Für Paulus ist Freiheit mehr als etwas „Spirituelles“ oder „Inneres“, wie viele moderne
Formen des Christentums es darstellen. Für ihn geht es um die von Gott geschenkte
Befreiung v. allem, was unser menschliches Potenzial als Geschöpfe Gottes hemmt und untergräbt, und damit von den vielfältigen Zwängen, denen wir unterliegen, von zwanghaftem Verhalten bis zum Tod selbst und all den verschiedenen Formen von
Unfreiheit dazwischen. „Zur Freiheit hat uns Christus befreit“, und zwar auf allen
Ebenen unseres Seins. Aber ironischerweise wird unsere Freiheit nicht durch Selbstbestimmung erlangt und erfahren, sondern durch unsere Ausrichtung auf die befreiende Macht eines anderen, Christus, und durch unser Eintauchen in die gelebte Liebe, die uns in Verpflichtung und Gemeinschaft aneinander binden. In unserer Freiheit zu lieben gehen wir in Resonanz mit der transzendenten Liebe, die uns in Christus begegnet.
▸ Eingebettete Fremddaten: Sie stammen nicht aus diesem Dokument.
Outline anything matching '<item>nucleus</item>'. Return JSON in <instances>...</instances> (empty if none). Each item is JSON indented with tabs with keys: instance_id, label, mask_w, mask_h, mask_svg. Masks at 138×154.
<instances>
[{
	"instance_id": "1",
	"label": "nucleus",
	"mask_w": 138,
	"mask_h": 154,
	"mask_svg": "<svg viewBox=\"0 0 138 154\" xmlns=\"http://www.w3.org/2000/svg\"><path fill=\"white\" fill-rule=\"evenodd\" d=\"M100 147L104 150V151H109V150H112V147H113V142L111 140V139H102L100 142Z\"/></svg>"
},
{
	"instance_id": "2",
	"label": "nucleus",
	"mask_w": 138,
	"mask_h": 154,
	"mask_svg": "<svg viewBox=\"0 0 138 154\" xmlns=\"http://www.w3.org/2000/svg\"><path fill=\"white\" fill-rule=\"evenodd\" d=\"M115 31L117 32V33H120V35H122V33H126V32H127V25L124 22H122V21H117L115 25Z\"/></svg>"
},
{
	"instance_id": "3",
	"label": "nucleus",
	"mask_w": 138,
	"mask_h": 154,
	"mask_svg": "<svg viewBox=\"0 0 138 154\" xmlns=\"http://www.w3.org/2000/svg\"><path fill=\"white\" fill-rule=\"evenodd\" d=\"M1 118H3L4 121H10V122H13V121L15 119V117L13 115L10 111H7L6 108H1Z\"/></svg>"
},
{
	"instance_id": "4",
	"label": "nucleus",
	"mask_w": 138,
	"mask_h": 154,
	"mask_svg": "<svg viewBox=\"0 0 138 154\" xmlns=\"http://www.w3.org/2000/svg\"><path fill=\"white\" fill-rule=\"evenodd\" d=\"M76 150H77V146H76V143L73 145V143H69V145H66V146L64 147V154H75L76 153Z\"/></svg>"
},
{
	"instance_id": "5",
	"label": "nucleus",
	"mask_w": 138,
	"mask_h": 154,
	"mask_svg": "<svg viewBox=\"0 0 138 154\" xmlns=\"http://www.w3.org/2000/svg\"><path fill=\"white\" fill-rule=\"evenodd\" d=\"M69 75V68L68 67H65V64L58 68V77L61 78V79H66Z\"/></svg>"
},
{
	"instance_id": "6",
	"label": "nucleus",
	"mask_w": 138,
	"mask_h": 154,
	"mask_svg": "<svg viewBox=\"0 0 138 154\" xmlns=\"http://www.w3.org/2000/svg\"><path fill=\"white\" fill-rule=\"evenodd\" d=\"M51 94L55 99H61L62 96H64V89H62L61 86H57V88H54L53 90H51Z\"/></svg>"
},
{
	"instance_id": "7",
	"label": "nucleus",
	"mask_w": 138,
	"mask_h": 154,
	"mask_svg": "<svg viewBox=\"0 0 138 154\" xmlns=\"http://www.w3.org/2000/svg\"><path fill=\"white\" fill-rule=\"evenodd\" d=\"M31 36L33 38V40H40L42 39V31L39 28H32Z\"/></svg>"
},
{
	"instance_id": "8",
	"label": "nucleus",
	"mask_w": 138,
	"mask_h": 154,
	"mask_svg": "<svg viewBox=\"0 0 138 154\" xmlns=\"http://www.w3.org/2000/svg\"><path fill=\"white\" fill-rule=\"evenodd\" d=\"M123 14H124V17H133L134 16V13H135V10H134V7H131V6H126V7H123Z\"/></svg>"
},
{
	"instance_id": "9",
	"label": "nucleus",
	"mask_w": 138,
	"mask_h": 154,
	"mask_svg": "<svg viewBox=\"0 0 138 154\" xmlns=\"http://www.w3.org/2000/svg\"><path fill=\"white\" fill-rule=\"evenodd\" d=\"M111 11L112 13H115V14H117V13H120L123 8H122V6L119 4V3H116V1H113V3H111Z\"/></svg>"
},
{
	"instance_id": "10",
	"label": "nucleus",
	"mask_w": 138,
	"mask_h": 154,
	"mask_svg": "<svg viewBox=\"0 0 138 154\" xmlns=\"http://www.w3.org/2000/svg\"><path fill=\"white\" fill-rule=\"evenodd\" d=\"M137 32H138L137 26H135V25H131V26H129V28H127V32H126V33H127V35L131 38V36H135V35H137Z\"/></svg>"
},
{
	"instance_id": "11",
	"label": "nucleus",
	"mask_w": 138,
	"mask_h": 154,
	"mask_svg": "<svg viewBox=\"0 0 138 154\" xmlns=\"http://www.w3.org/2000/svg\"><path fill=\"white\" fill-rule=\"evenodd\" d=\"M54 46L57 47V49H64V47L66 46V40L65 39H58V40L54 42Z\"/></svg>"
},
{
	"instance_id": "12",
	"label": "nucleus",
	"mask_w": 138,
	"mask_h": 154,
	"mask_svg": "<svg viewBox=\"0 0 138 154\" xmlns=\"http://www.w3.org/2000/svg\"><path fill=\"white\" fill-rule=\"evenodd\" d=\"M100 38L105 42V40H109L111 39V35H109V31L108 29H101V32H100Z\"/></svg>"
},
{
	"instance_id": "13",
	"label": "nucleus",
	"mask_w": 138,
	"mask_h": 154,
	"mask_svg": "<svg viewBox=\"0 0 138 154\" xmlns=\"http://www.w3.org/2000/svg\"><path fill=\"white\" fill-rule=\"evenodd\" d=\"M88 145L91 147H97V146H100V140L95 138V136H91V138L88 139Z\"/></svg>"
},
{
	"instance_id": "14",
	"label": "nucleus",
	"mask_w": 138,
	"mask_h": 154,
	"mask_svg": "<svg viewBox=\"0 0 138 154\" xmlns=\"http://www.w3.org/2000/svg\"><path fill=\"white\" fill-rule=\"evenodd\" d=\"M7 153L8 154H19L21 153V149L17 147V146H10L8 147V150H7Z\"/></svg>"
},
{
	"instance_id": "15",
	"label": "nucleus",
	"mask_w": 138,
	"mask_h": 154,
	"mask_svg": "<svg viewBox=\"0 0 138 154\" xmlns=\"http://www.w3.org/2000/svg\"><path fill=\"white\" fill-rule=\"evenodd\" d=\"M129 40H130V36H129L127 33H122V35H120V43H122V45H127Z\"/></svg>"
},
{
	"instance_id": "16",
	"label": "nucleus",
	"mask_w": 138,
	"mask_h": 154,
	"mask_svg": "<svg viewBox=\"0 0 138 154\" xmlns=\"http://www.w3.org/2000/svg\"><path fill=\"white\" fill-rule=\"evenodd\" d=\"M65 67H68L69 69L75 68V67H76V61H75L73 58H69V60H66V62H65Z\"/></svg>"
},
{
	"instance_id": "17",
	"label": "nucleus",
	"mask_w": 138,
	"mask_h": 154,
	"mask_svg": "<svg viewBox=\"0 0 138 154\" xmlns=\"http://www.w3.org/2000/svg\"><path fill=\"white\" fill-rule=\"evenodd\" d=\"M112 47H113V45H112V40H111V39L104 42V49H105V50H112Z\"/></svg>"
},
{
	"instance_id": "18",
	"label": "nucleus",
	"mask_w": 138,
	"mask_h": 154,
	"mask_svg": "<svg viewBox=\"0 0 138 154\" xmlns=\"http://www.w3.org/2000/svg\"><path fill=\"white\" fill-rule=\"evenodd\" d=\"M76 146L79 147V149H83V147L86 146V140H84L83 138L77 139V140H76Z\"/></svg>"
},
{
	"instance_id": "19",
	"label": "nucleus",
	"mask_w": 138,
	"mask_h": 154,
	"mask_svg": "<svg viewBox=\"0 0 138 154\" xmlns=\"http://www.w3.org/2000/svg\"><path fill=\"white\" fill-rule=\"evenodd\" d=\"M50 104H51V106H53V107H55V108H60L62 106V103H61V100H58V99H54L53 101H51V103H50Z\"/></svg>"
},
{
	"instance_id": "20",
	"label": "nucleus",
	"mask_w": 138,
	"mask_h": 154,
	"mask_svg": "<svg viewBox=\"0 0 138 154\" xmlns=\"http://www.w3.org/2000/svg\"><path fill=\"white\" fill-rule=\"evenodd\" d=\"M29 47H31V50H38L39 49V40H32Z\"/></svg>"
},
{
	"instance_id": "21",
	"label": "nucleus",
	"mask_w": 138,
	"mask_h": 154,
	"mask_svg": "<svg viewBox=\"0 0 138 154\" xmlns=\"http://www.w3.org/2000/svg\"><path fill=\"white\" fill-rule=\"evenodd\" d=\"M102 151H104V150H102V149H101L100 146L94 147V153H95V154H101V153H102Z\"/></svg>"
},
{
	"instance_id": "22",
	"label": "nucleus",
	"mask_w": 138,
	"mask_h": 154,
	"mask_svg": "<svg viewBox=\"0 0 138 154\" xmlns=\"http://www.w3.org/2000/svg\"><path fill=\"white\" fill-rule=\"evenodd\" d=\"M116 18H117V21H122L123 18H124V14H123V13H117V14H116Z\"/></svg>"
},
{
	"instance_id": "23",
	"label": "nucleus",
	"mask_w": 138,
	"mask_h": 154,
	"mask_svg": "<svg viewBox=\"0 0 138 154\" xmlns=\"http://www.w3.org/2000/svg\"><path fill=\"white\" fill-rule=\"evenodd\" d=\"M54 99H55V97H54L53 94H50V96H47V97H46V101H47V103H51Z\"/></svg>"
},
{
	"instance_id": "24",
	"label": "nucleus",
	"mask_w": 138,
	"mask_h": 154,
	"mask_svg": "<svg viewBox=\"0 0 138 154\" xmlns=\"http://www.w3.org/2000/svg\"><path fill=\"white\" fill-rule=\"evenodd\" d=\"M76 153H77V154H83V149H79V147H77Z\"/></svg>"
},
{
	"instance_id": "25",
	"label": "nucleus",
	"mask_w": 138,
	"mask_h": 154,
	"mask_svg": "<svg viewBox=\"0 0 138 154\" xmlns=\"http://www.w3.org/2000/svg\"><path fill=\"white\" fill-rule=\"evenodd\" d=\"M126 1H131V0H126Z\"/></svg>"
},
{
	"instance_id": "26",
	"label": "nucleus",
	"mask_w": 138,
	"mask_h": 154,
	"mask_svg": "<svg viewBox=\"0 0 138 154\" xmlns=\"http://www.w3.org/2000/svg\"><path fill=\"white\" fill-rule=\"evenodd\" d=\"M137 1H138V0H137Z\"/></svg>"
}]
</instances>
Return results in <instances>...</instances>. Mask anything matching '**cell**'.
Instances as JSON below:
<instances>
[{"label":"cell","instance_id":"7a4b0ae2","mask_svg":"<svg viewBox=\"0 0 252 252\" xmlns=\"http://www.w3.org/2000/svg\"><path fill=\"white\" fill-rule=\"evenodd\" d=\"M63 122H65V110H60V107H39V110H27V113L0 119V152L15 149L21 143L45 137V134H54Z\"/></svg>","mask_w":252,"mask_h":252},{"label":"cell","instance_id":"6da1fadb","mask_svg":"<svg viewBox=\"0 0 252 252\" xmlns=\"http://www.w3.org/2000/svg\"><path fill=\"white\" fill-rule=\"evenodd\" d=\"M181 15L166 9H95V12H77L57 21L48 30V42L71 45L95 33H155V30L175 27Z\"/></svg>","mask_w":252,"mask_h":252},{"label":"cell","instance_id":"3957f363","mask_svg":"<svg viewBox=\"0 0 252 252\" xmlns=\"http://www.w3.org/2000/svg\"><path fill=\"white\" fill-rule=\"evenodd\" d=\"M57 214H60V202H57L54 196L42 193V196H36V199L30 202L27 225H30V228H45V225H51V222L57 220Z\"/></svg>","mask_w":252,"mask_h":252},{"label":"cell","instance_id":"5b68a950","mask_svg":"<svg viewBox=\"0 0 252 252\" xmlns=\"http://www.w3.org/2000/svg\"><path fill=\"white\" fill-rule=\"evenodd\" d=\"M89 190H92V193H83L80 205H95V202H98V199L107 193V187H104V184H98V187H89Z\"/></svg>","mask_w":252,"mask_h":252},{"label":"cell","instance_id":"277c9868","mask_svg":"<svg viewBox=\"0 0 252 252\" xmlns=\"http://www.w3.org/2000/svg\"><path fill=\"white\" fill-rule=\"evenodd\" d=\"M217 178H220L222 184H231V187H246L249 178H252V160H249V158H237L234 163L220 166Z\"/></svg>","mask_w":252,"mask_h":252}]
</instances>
Diese göttliche Liebe ruft uns dazu auf, die Melodie der gegenseitigen, hingebungsvollen, sich selbst verschenkenden Liebe zu singen, eine Melodie, die die endgültige Befreiung des Universums vorhersagt. Aufgrund dieser tiefen Resonanz mit der ewigen Wahrheit erweist sich dieses Lied der Freiheit in der Liebe als größer als alle anderen Lieder der Befreiung, die im Laufe der
Geschichte überliefert wurden. Unzählige Leben auf der ganzen Welt singen es heute,
unvollendet, aber kraftvoll. „Hörst du, wie das Volk erklingt?“ (Les Misérables).